- Exercise text:

=====

# PA Gun Show Postponed.



## Chuck Smith (Feb 22, 2005)

http://www.newsmax.com/US/pennsylvannia ... /id/472895

How come this isn't getting more attention by the biased media???

The largest East coast gun show gets cancelled/postponed because of "banning" AR's and High Cap Mags. Over 300 retailers/customers pulled out of the show. Think of the economic impact that will have in that area. A 9 day event gets pulled.

Kudo's for the people who are boycotting. :beer:


----------



## Savage260 (Oct 21, 2007)

The guy in the article is lying through his teeth also. Modern sporting rifles are the fastest growing line of rifles being used in hunting. Hog hunters, prairie dog shooters, deer, antelope, and even bigger game are being taken by many people using modern sporting rifles. It had nothing to do with the "historical hunting" aspect. People are just pi$$ed off about having their second amendment being taken away from them!

=====

- Supplied records:
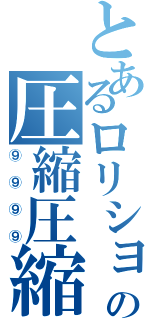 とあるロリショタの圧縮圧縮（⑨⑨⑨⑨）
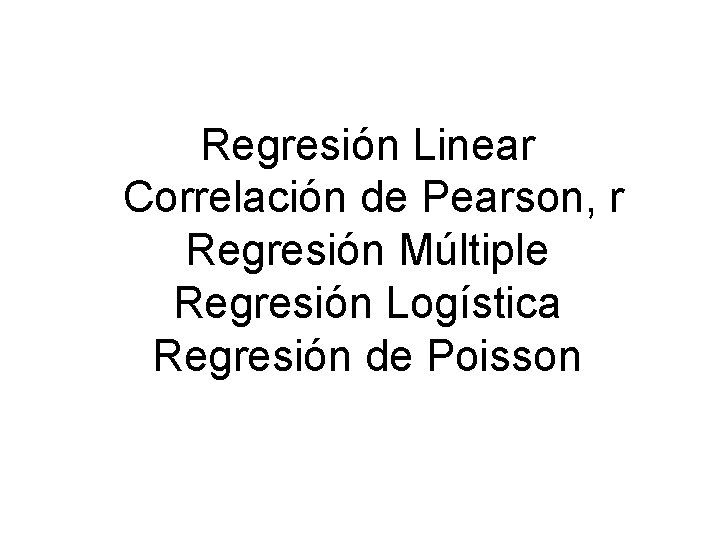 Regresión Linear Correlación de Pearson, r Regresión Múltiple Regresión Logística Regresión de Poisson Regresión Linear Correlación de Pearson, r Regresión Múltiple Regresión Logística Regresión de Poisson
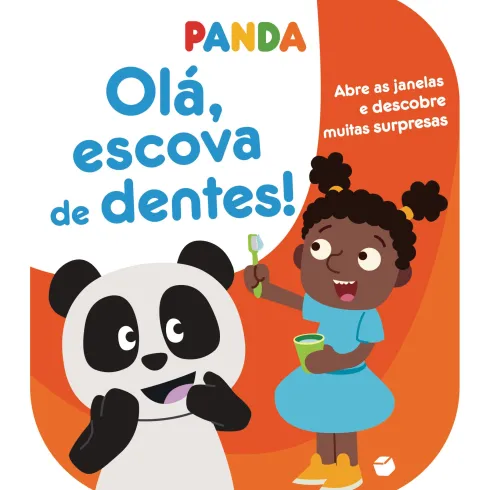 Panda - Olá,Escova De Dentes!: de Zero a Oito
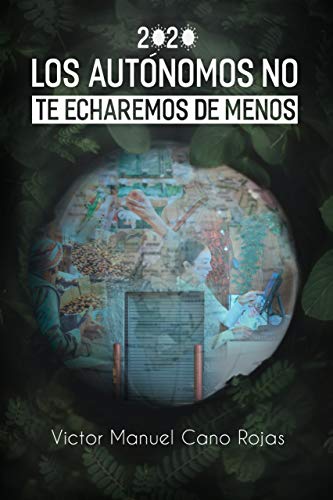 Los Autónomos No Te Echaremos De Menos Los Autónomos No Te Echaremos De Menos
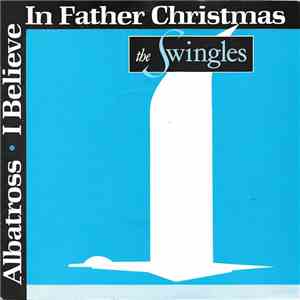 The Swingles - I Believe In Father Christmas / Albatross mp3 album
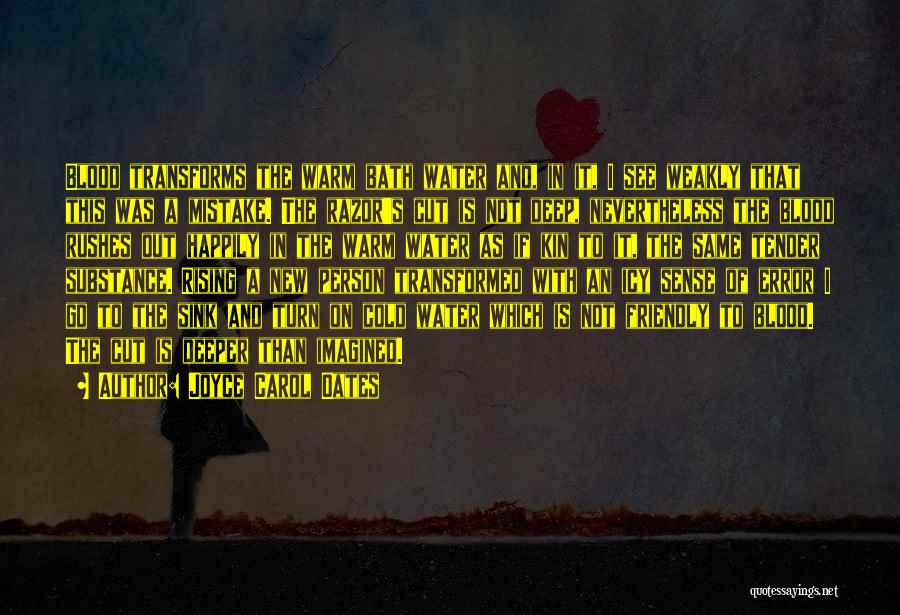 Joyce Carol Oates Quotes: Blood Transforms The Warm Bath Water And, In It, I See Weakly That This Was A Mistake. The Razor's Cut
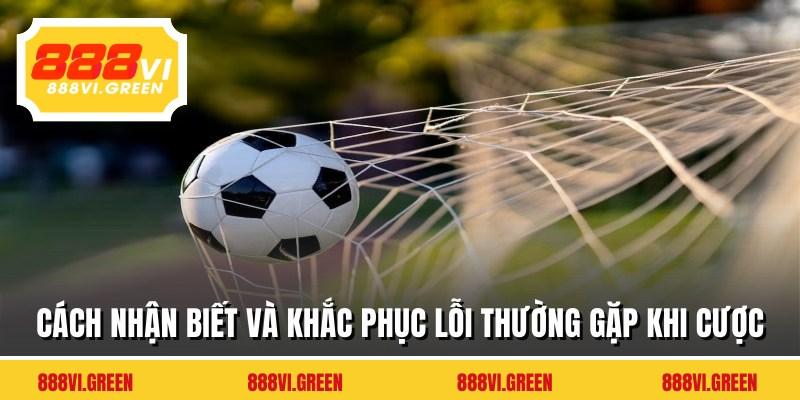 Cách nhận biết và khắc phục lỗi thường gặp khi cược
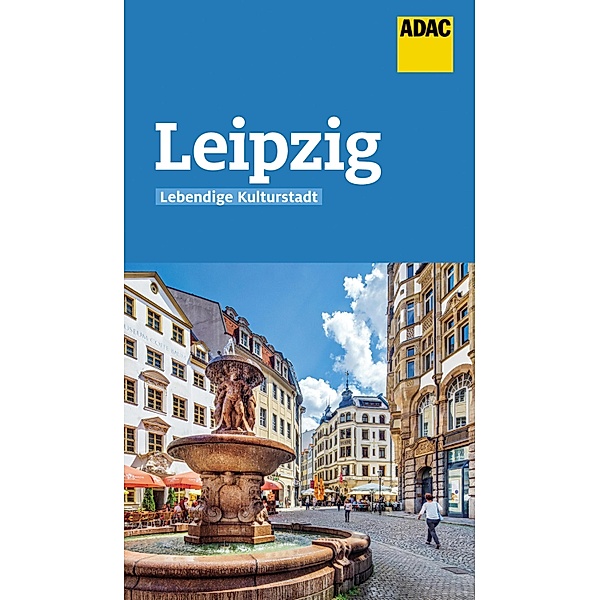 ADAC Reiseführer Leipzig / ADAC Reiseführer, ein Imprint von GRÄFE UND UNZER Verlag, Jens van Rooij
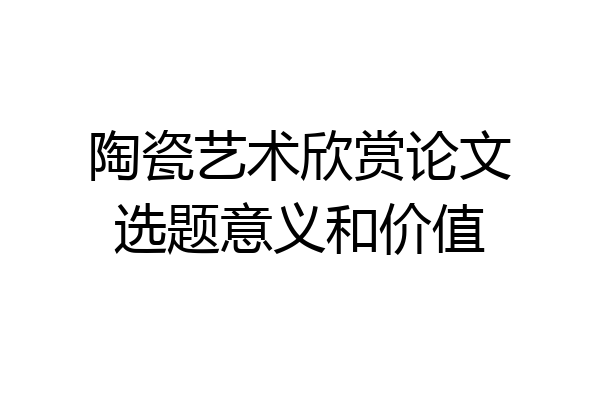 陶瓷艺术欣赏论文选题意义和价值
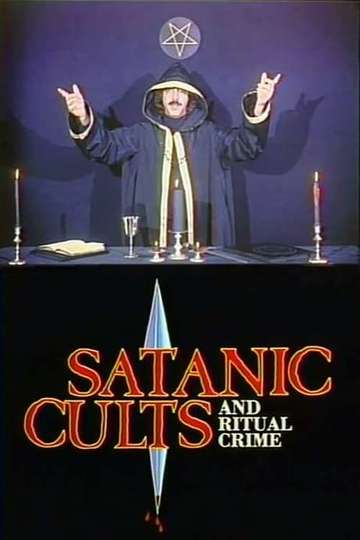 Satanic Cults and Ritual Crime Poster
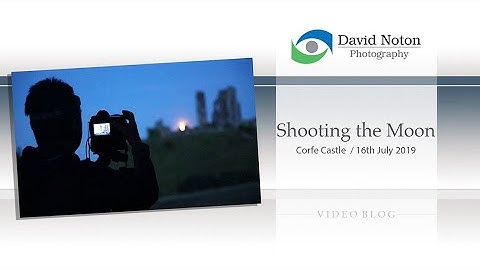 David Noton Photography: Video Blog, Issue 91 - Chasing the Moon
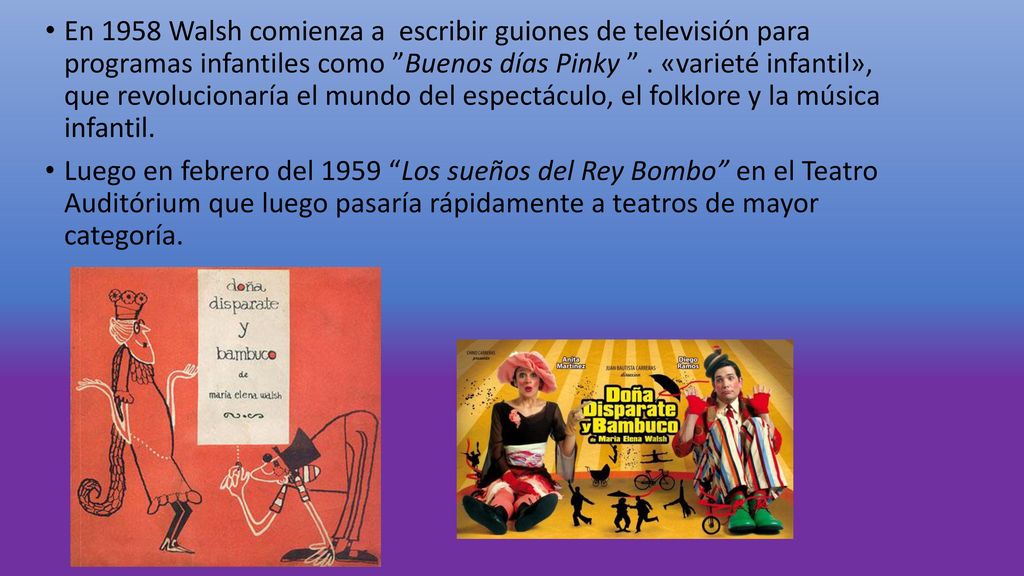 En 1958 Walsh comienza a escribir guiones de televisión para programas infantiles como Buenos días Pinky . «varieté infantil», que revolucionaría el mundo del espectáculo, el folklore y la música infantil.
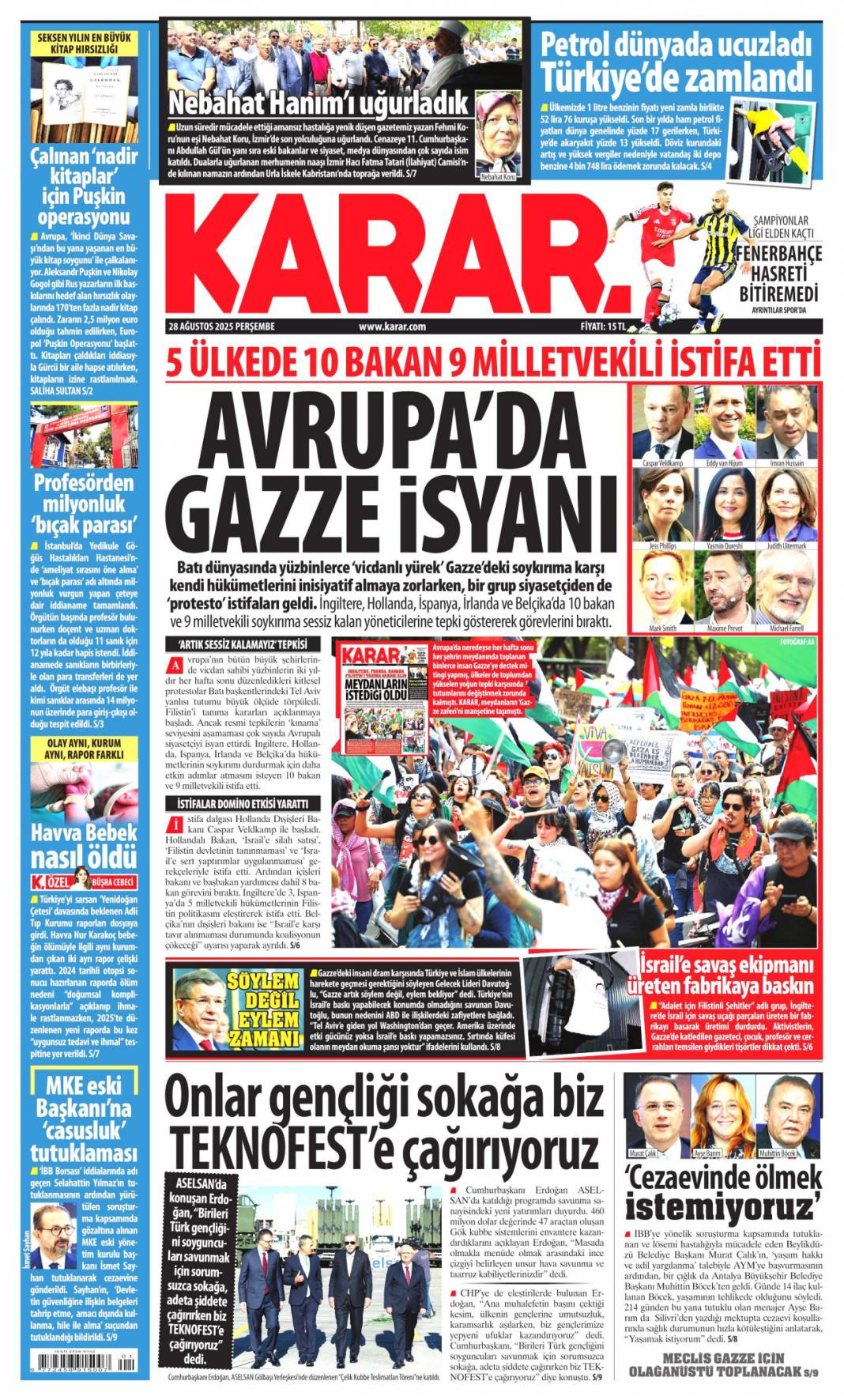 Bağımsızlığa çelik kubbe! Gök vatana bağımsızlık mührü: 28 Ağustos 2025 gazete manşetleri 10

=====

- Problem 1: In the gun show thread, how many retailers and customers pulled out of the show?
- Problem 2: Carry on the gun show thread from the end of its last post.
The listing has nothing to do with any of this.

- Output 1: Over 300.

- Output 2:
----------



## questor (Oct 4, 2011)

In 2011 Harrisburg, Pa., filed for bankruptcy protection and the loss of this show amounts to 80M.

Following cut and pasted from Shotgun News:

Now, Reed's management of the SHOT Show has been a matter of controversy for years. Andy Molchan, publisher of American Firearms Industry, tried to start a rival show more than 15 years ago on the general grounds that Reed was a bunch of probably *anti-gun foreigners who couldn't be trusted*. He was way ahead of his time on that one; his show lasted only a couple of years.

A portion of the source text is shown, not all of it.